Slavoj Zizek'in ifadesiyle, "Tanrısallıkla karvanalesk bir şekilde alay etme Avrupa din geleneğinin bir parçası" olsa da Müslümanlara, başkalarının kutsalları ile alay etmeleri yasaklandığı gibi, başkalarının da Müslümanların kutsalları ile alay etmelerine rıza göstermemeleri emredilmiştir.
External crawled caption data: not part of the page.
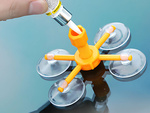 Windscreen repair kit chipping cracking glass adhesive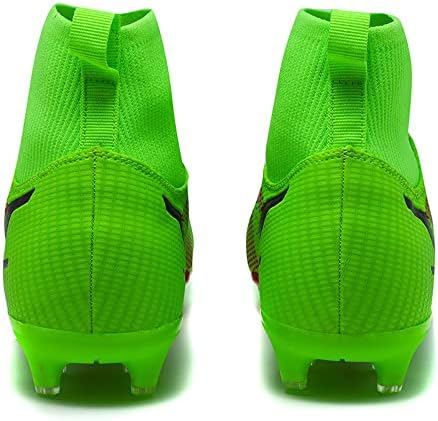 WANMEIL profesionalne kožne kopačke za nogomet Unisex čizme za nogometne treninge za odrasle-Svjetski kup TF / AG nogometne cipele za veliko dijete
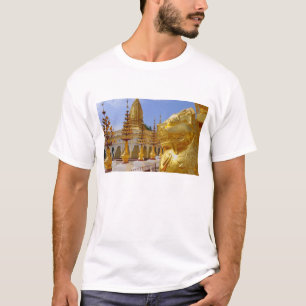 Asien, Myanmar (Birma), Bagan (Pagan). Die Shwe 6 T-Shirt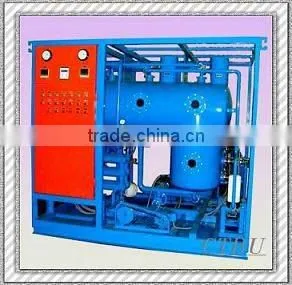 Oil filling vacuum system for capacitor production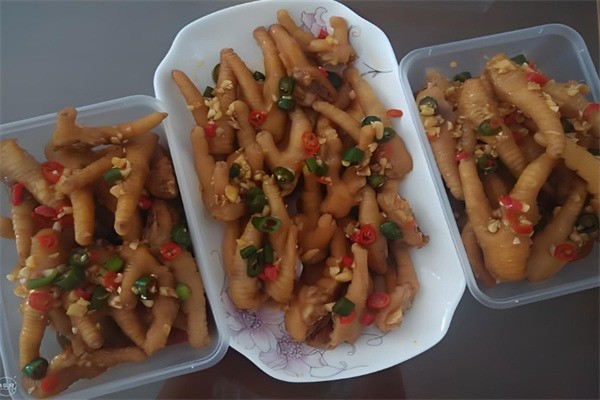 快樂雞腳加盟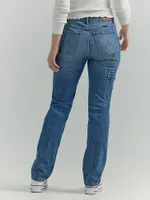 Women's True Straight Carpenter Jean Indigo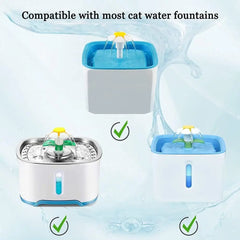 Water Fountain Filter 4/8 Pack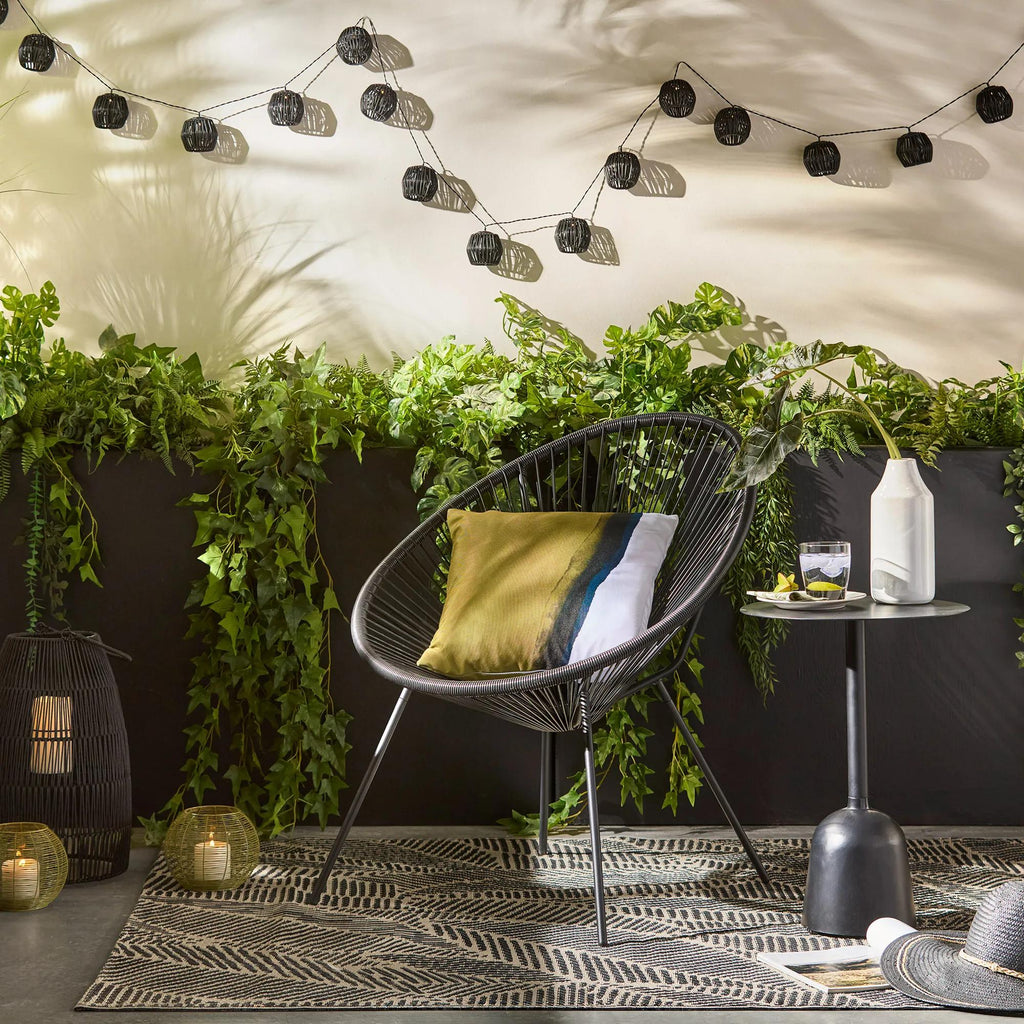 2-Tone Reversible Outdoor Rug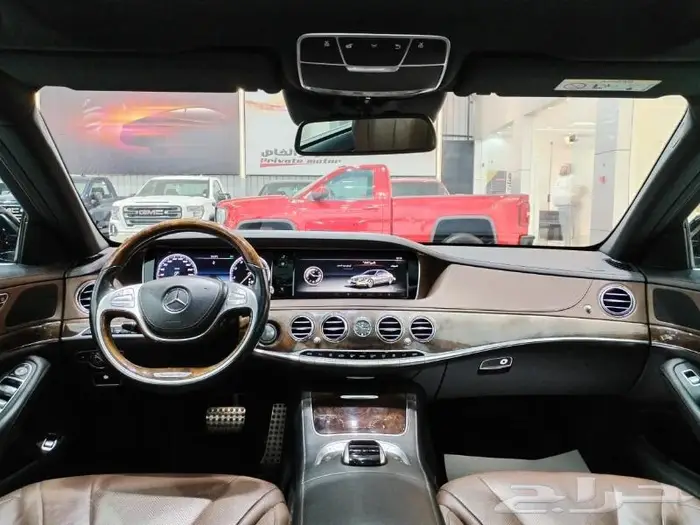 مرسيدس يخت S400 موديل 2015 فل كامل ( 5 ازرار ) 14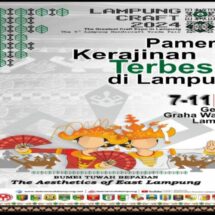 Dekranasda Kembali Gelar Lampung Craft 2024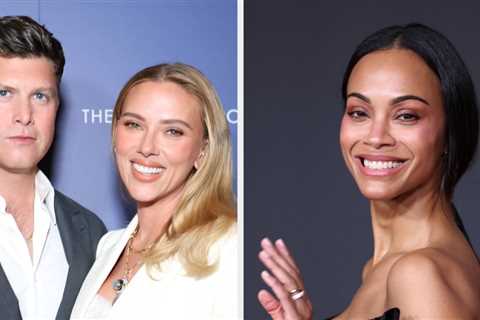 Here’s How Colin Jost Reacted To His Wife, Scarlett Johansson, Getting Dethroned As Hollywood’s..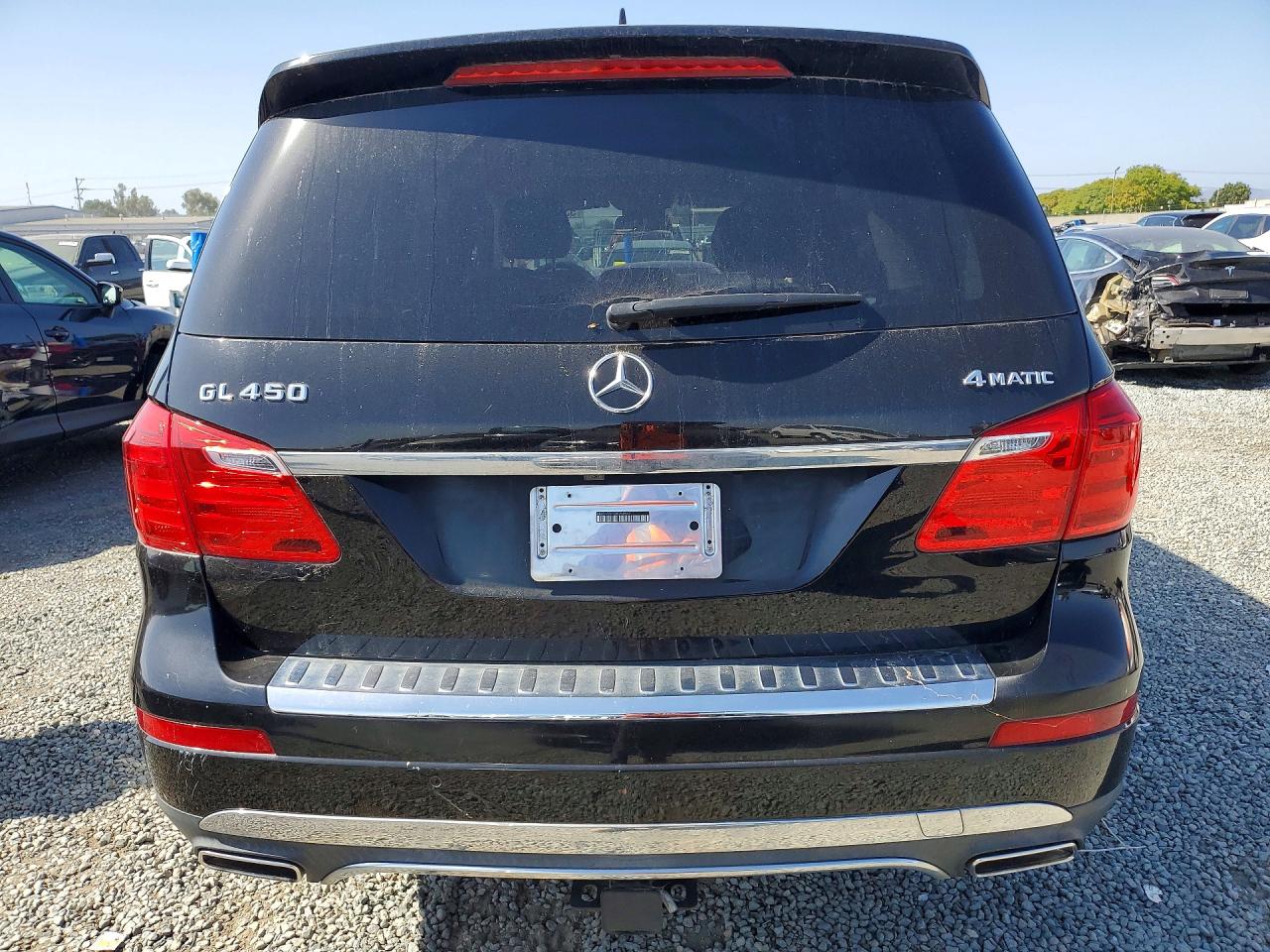 2013 Mercedes-benz Gl 450 4matic Черный vin: 4JGDF7CE1DA254537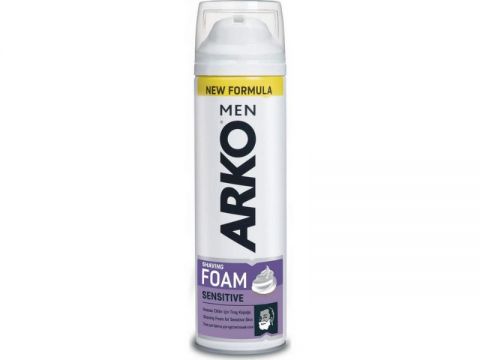 Arko Tıraş Köpük 200ml Sensitive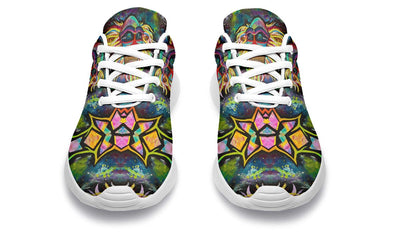 Meditating Rafiki Classic Sneakers Sneakers YWF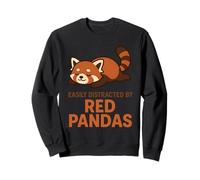 Facilmente distratto da Red Pandas Felpa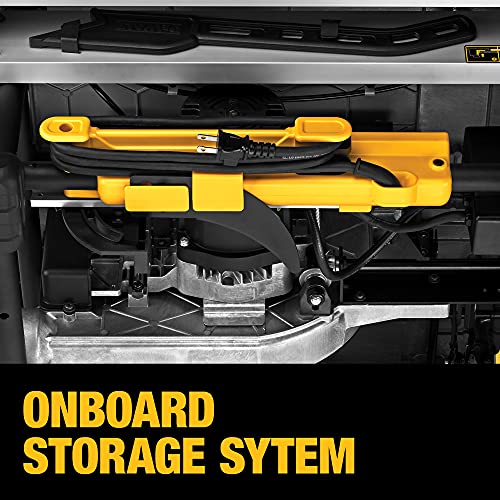 10 Inch Table Saw, 32-1/2 Inch Rip Capacity, 15 Amp Motor, With Rolling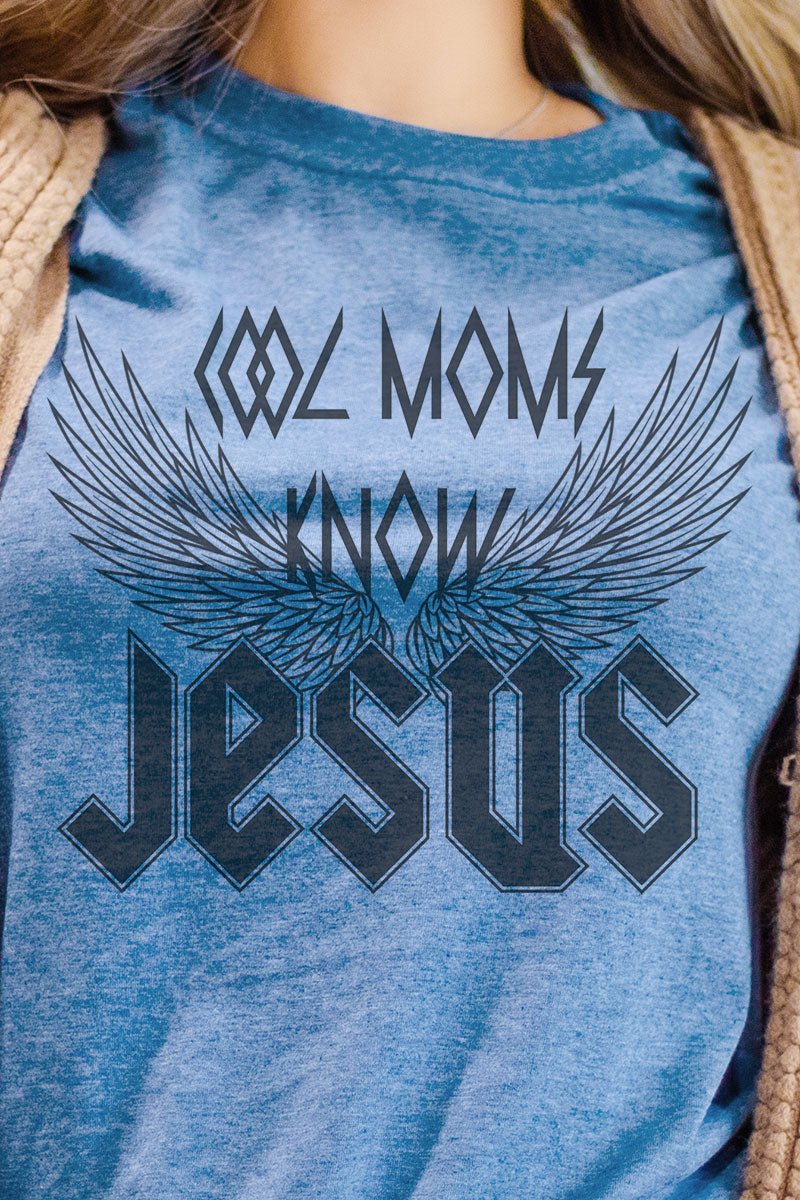 Cool Moms Know Jesus Softstyle Adult T-Shirt - Wholesale Accessory Market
Kutsala hürmeti kalmayan Batı, profan anlayışı yüzünden batakta çırpınıyor. Aile yok olurken, cinsel sapmalar Batı için terörden daha tehlikeli hale geliyor. Manevi açlık Avrupa'da her gün biraz daha kendini hissettirirken, İslam'a ilgi de her geçen gün artıyor.
İşte bu ahvaldeki Almanya'da, dünya çapında şöhret sahibi ve üstelik Türk olan bir futbolcunun mübarek İslam'ı olumlu şekilde gündeme getirmesi linç sebebi olarak kabul edilmiştir.
Olay budur.
Montgomery Watt, İslam'ın Ortaçağ Avrupası Üzerindeki Etkisi, s. 113.
İbrahim Kalın, İslam ve Batı, s.165.
Slavoj Zizek, İslam'ın Arşivleri, s.15.